Wonderful baby, living on love,
The sandman says maybe he'll take you above.
It's the only thing he knows that's sort of like a lullaby, and he only knows it because it's on the same album as American Pie, but Blaine must like it because he smiles his cute, chubby little smile and falls asleep within just a few verses.
And from then on, that's Cooper's after school routine.
2.
When he's twelve, Cooper is still Blaine's main babysitter. Only to him, it sort of feels more like being Blaine's main parent. His mom's started leaving earlier for the office, so now he wakes Blaine up in the mornings too, and drops him off at daycare on the way to school. He smiles and says hi to all the moms, and they smile back and joke about how he's one of them, and he should come to one of their nights out one time. To be honest, he wouldn't really mind - he's just reaching the age where he can appreciate that some of them are pretty hot.
Cooper still plays soccer. He's getting pretty good. His team is terrible, of course, because they're basically a collection of the kids who weren't athletic enough to play football. The school doesn't even sanction them, so they have to practice on Saturdays. That actually works out perfectly for Cooper, because his mom doesn't work Saturdays so he's free. Occasionally, though, they have matches in the week, and when that happens, he has to bring Blaine with him.
Blaine doesn't mind. He's the world's most sociable toddler and he loves flirting with people, batting his thick eyelashes and sucking his chubby thumb and yammering away very intently in his own little nonsense language like he thinks he's having a real conversation.

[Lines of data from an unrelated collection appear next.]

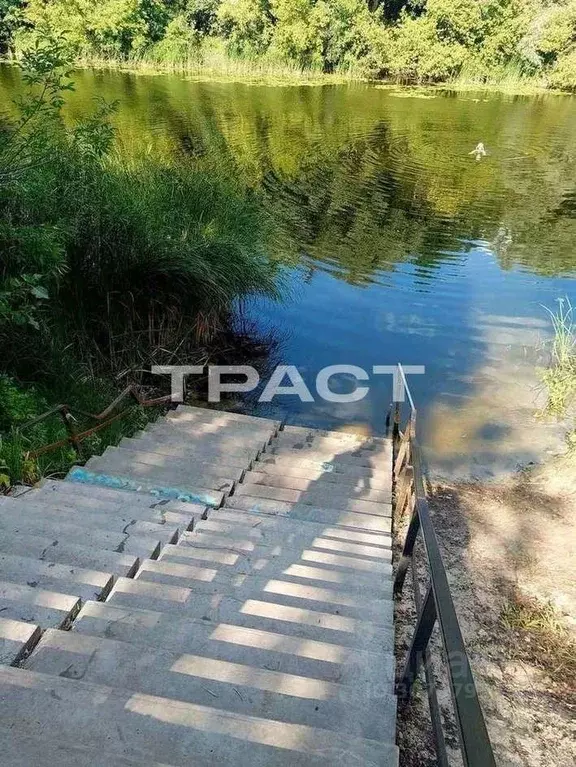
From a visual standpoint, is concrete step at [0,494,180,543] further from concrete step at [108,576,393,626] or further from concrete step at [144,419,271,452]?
concrete step at [144,419,271,452]

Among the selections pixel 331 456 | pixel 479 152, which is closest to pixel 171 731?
pixel 331 456

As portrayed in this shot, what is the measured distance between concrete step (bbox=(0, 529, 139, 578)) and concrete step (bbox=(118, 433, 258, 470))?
2140 millimetres

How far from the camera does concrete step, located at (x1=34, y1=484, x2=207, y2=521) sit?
3.73 metres

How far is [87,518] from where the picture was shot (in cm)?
330

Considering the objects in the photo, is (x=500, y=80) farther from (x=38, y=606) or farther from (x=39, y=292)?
(x=38, y=606)

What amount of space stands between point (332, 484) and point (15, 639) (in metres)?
3.26

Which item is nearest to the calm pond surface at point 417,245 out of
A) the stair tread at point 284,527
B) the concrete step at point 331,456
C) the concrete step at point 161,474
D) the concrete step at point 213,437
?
the concrete step at point 331,456

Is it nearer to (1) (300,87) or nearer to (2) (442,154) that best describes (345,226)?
(2) (442,154)

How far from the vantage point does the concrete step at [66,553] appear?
2715 millimetres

There's nobody in the world who doesn't love him.
The coach didn't at first, of course, because Cooper was always getting distracted checking that Blaine was doing okay with whichever mom was looking after him at the sidelines, and the team are bad enough already that they really can't afford any slip ups. But then Marla starts coming to the games to sit with Blaine, so Cooper is able to play without worrying, and after a few weeks the coach is so enamoured that he turns up to a game with a tiny soccer ball plushie for Blaine to play with.
Nobody in the crowd is ever really watching the games, except for a few of the more stoic fathers, because Blaine just draws in people's attention like an adorable little black hole. He proudly shows off how many times he can spin around in a circle, or the lisping version of twinkle twinkle little star he has recently learned to sing, or the adorable series of jumps and turns and strange arm movements that he calls 'my daaaaance'. He actually provides a pretty good way to keep any of their parents from noticing how badly the team was losing, which is an integral part of their tactics. On the whole, everybody agrees that Blaine's presence is pretty much a blessing.
So nobody complains when Cooper's mom picks up a Saturday shift, and Blaine has to start coming to practice, too. Cooper always makes sure to bring a bottle of juice for him, and sets it down on the ground next to the dummy and the ring of teething keys. Cooper is always prepared when he takes Blaine out - he has two gym bags, one with his soccer kit in, and one with everything he needs for Blaine. But Blaine never ends up needing any of it - he just sits with coach at the sidelines and cheers Cooper's name over and over again, cuddling his toy soccer ball. And if he occasionally crawls into the net and tries to climb the goalkeepers leg - well, he's sweet enough about it that nobody minds at all.